■ OBJECTIF 1: Combien de lignes des enregistrements contiennent la chaîne « wooden », en respectant la casse ? Répondez uniquement par le nombre.

■ EXTRAIT:

^^^^^^^^^^^^^^^^

Cinéma.
Dans son polar irrésistible Badal
faqed (remplacement), le réalisateur Ahmad Alaa réussit à montrer une quête de
rédemption possible dans une complicité entre deux frères différents.
Pour sortir de l’ombre
Il y a la loi, la drogue, le
genre. Cela se met en place avec un implacable ordre. Un commandant de police,
Mohsen Chamseddine (Ahmad Fouad Sélim) et son épouse (Sawsane Badr) se rendent
à un orphelinat pour adopter un enfant de parents inconnus, Farès. Il y a
d’abord la caractérisation de ce dernier. Enfant docile, il agit avec élégance,
réussit à l’école et plus tard imitant son père, il devient officier de police
(Ahmad Ezz). On le voit avec son épouse Maha (Racha Mahdi), à laquelle il est
peu attentif car ils n’ont pas d’enfants. Il est tout dévoué à son travail et
traque un gang de dealers, dont le chef, Ezzat Al-Hennawi, est un homme
d’affaires protégé par des gens haut placés.
Farès devient séduisant à force
d’être une pure figure de policier superclasse, intègre qui cherche à
démanteler un réseau de trafic de drogue, par des délateurs avisés. Le cinéaste
Ahmad Alaa réussit à donner à chacun toute sa place. Ezzat se révèle dans son
environnement quotidien aux activités criminelles et au trafic illicite de
drogue importée de l’étranger à l’insu des autorités. Ceux qui l’entourent sont
des assassins, dont notamment Khadach (Mohamad Lotfi), qui distribue la drogue
et recrute ses acolytes parmi les mordus de la marchandise.
Le réalisateur ne se contente pas
d’inventer de brillantes variantes autour des affrontements des dealers et de
leurs clients déficitaires qui engendrent le polar. Il introduit un second rôle
sympathique, Nabil, le double de Farès, son frère jumeau, pour donner de
l’énergie au récit et autoriser une recherche formelle qui permet de se
rapprocher avec une sorte de pudeur de frères jumeaux, humains qui vivent et
parfois meurent du résultat de leurs actes. La présence de Nabil (interprété
aussi par Ahmad Ezz) provoque d’emblée un étrange jeu avec les images, les mots
et les codes. Gueule de looser mais romantique, regard ravagé par
l’intoxication à la seringue, Nabil débarque dans le film comme un condensé de
tout ce qui pèse de passé et de codes. Contrairement à Farès, il a été adopté
par une danseuse de cabaret, Qamar (Aïda Riyad), dans une ambiance de
relâchement des mœurs, dont il porte la disjonction et la déréliction.

^^^^^^^^^^^^^^^^

■ OBJECTIF 2: Recopiez à l'identique le passage de la critique de film allant de « Farès devient séduisant » à « de la marchandise. ».

Données de relations spatiales:
^^^^^^^^^^^^^^^^

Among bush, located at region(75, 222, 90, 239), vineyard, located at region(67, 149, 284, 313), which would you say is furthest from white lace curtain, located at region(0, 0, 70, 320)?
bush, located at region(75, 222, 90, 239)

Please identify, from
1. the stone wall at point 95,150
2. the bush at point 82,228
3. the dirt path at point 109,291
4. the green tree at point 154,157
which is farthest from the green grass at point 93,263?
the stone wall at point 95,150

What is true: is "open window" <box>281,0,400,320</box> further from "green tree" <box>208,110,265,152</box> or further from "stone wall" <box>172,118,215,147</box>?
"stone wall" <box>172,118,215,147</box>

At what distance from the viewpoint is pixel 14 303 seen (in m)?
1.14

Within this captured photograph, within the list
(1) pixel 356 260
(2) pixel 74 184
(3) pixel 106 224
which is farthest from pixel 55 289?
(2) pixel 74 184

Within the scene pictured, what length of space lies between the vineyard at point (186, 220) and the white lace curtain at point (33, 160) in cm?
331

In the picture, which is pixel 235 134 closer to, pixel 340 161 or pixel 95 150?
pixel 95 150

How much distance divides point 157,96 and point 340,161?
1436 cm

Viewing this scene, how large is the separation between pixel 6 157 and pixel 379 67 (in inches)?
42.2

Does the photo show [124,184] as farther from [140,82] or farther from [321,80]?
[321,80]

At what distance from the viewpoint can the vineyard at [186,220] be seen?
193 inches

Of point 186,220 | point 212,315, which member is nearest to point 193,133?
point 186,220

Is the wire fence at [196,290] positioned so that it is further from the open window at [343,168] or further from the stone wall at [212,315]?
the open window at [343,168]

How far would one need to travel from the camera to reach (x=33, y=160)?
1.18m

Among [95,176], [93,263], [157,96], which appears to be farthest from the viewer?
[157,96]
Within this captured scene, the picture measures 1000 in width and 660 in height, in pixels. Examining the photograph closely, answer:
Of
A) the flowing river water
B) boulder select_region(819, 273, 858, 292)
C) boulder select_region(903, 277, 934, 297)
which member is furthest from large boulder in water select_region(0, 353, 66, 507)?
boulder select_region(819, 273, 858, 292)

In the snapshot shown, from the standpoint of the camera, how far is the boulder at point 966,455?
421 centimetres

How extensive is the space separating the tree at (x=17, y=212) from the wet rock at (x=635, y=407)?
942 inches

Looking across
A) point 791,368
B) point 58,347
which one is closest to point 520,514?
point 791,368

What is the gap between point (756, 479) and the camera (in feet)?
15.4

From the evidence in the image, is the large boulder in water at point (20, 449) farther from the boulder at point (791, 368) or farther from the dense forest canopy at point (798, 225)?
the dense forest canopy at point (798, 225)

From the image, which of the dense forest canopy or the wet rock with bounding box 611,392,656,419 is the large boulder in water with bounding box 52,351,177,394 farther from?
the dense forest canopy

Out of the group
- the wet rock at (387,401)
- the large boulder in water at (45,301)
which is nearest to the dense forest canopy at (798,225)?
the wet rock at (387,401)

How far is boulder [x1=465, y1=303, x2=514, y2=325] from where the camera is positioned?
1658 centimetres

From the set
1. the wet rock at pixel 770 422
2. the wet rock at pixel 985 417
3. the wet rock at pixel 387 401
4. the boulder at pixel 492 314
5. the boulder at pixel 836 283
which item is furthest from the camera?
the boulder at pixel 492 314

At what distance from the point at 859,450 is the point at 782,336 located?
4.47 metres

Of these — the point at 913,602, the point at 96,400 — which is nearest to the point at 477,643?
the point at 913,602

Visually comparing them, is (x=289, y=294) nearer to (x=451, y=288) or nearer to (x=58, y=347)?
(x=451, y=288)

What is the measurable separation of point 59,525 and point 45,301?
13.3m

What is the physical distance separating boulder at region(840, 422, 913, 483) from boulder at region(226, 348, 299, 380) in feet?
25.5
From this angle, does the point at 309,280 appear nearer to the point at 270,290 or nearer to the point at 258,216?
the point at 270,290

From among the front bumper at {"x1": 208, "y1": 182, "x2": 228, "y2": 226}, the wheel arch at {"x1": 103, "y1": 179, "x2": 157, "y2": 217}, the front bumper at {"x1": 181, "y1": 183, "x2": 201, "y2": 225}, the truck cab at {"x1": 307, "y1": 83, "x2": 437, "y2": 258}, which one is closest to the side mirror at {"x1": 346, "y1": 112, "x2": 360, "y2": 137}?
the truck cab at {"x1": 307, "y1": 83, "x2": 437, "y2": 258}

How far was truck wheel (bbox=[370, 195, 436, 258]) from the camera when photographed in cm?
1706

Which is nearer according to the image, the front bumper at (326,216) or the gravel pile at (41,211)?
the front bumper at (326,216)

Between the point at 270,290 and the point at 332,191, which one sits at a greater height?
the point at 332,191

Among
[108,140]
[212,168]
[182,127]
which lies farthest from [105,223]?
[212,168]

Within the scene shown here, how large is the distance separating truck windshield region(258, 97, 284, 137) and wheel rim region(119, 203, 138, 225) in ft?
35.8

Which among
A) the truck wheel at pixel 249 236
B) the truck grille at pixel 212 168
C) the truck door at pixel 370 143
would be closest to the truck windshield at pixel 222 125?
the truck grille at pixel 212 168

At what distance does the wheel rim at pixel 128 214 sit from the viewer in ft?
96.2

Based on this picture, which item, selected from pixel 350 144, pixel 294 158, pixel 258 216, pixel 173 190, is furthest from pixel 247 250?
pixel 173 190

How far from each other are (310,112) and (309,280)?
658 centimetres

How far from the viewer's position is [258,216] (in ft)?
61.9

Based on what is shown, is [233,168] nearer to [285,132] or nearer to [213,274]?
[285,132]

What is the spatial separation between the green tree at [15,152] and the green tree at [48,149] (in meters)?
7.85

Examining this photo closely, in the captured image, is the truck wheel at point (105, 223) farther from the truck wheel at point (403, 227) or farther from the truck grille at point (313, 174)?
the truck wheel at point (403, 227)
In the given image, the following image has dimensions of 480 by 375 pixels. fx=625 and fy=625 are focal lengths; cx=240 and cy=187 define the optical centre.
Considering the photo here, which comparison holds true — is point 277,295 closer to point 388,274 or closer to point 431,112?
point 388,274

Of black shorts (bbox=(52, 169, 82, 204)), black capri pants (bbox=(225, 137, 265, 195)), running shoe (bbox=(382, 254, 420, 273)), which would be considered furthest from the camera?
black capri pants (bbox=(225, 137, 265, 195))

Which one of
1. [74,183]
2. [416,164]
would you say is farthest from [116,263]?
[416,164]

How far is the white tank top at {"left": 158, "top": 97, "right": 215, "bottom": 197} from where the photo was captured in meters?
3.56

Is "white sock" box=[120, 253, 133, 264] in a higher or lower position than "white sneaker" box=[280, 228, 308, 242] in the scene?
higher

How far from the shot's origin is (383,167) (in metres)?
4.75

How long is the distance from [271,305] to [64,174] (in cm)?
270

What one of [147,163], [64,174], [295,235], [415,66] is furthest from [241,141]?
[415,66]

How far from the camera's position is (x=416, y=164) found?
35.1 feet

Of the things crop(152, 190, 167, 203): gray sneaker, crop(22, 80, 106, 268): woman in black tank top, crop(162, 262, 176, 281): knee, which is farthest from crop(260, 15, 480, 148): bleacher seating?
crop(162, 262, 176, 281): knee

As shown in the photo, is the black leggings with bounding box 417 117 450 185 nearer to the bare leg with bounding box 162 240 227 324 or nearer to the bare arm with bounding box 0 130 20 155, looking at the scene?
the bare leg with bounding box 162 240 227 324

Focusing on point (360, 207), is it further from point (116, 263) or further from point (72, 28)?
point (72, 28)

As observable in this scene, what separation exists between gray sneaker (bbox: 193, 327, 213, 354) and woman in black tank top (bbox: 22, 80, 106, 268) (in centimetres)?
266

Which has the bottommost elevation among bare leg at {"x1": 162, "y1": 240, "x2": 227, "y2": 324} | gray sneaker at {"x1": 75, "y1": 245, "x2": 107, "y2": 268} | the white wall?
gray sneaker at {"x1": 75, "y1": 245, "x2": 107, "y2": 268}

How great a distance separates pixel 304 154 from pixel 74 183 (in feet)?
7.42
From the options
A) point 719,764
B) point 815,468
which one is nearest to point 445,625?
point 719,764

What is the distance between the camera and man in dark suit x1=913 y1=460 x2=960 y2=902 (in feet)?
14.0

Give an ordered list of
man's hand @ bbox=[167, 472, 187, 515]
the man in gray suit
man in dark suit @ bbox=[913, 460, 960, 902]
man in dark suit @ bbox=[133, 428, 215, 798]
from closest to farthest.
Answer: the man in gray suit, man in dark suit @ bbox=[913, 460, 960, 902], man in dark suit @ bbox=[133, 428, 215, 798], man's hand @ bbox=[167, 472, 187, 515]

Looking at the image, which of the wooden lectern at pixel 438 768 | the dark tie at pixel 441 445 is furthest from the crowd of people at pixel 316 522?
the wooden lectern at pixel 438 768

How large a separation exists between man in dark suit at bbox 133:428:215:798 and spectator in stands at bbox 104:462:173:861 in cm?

^^^^^^^^^^^^^^^^

■ SORTIE COMPLÈTE 1: 2

■ SORTIE COMPLÈTE 2:
Farès devient séduisant à force
d’être une pure figure de policier superclasse, intègre qui cherche à
démanteler un réseau de trafic de drogue, par des délateurs avisés. Le cinéaste
Ahmad Alaa réussit à donner à chacun toute sa place. Ezzat se révèle dans son
environnement quotidien aux activités criminelles et au trafic illicite de
drogue importée de l’étranger à l’insu des autorités. Ceux qui l’entourent sont
des assassins, dont notamment Khadach (Mohamad Lotfi), qui distribue la drogue
et recrute ses acolytes parmi les mordus de la marchandise.